Hand back every line from the beginning of the data below through the line containing "Victoria Elizabeth Hovane", word for word and free of pictures.

Short text fragments from websites:
───
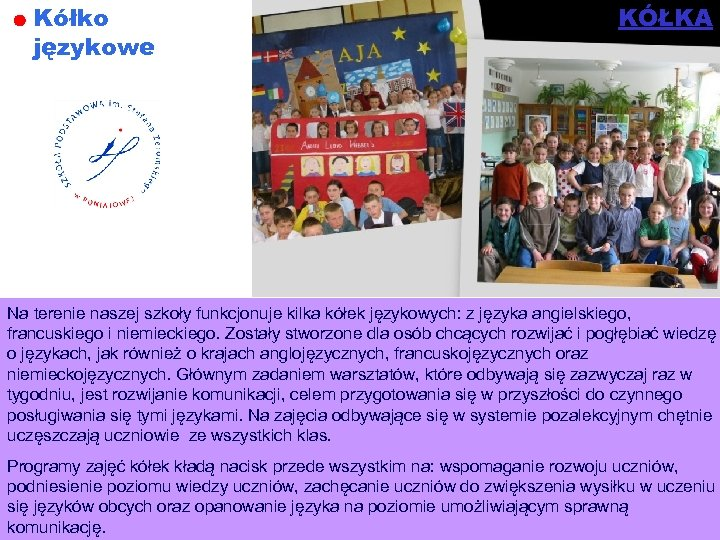 Kółko językowe KÓŁKA Na terenie naszej szkoły funkcjonuje kilka kółek językowych: z języka angielskiego,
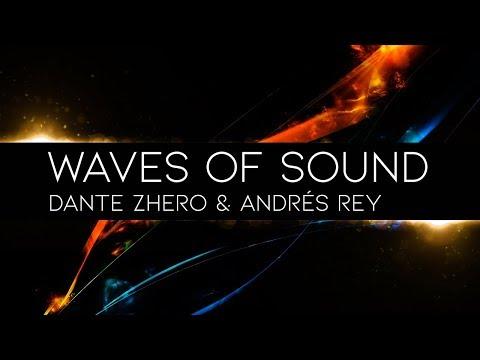 Dante Zhero & Andrés Rey - Waves Of Sound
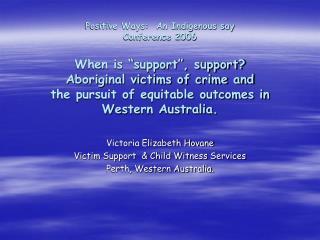 Victoria Elizabeth Hovane Victim Support  & Child Witness Services Perth, Western Australia.
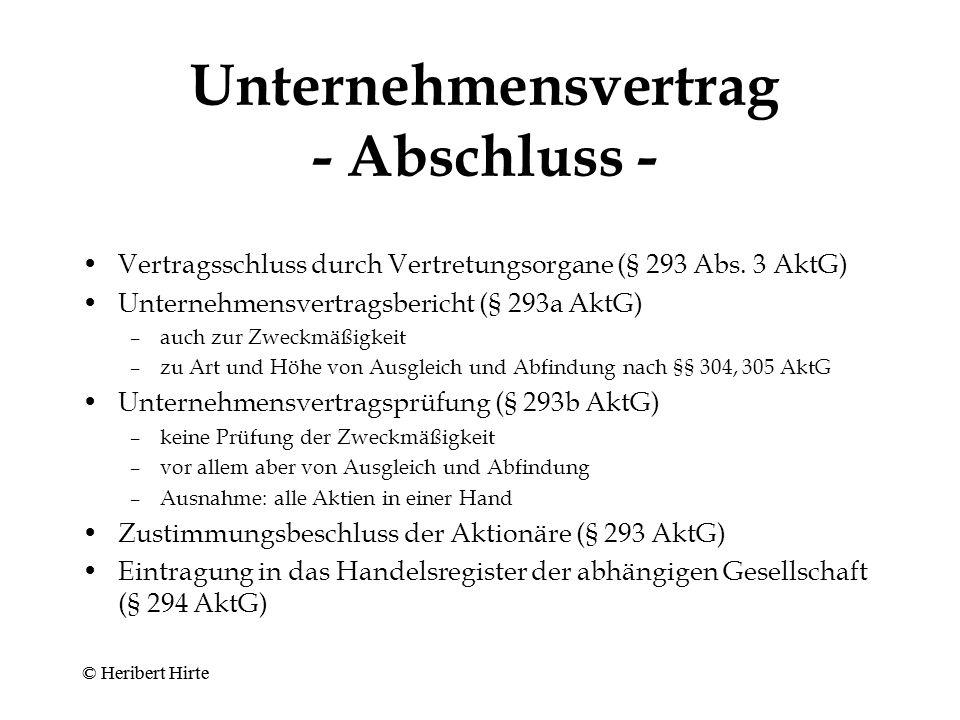Unternehmensvertrag - Abschluss: praktisch wichtigster Fall - Unternehmen A B < 25 % Beteiligung > 75 % © Heribert Hirte
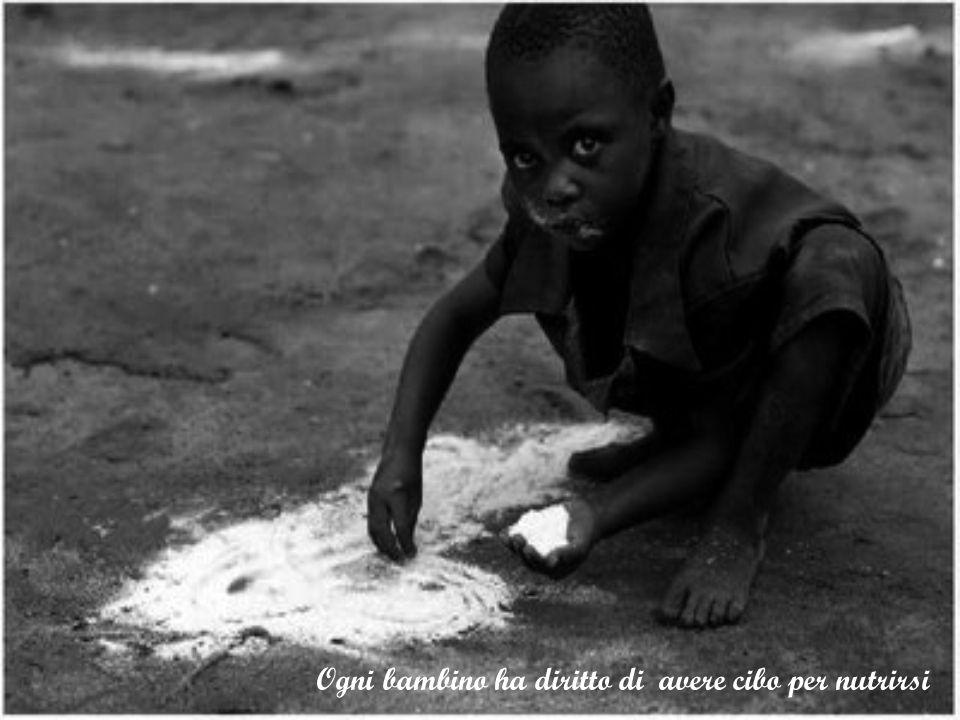Ogni bambino ha diritto di avere cibo per nutrirsi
───
Response:
 Kółko językowe KÓŁKA Na terenie naszej szkoły funkcjonuje kilka kółek językowych: z języka angielskiego,
 Dante Zhero & Andrés Rey - Waves Of Sound
 Victoria Elizabeth Hovane Victim Support  & Child Witness Services Perth, Western Australia.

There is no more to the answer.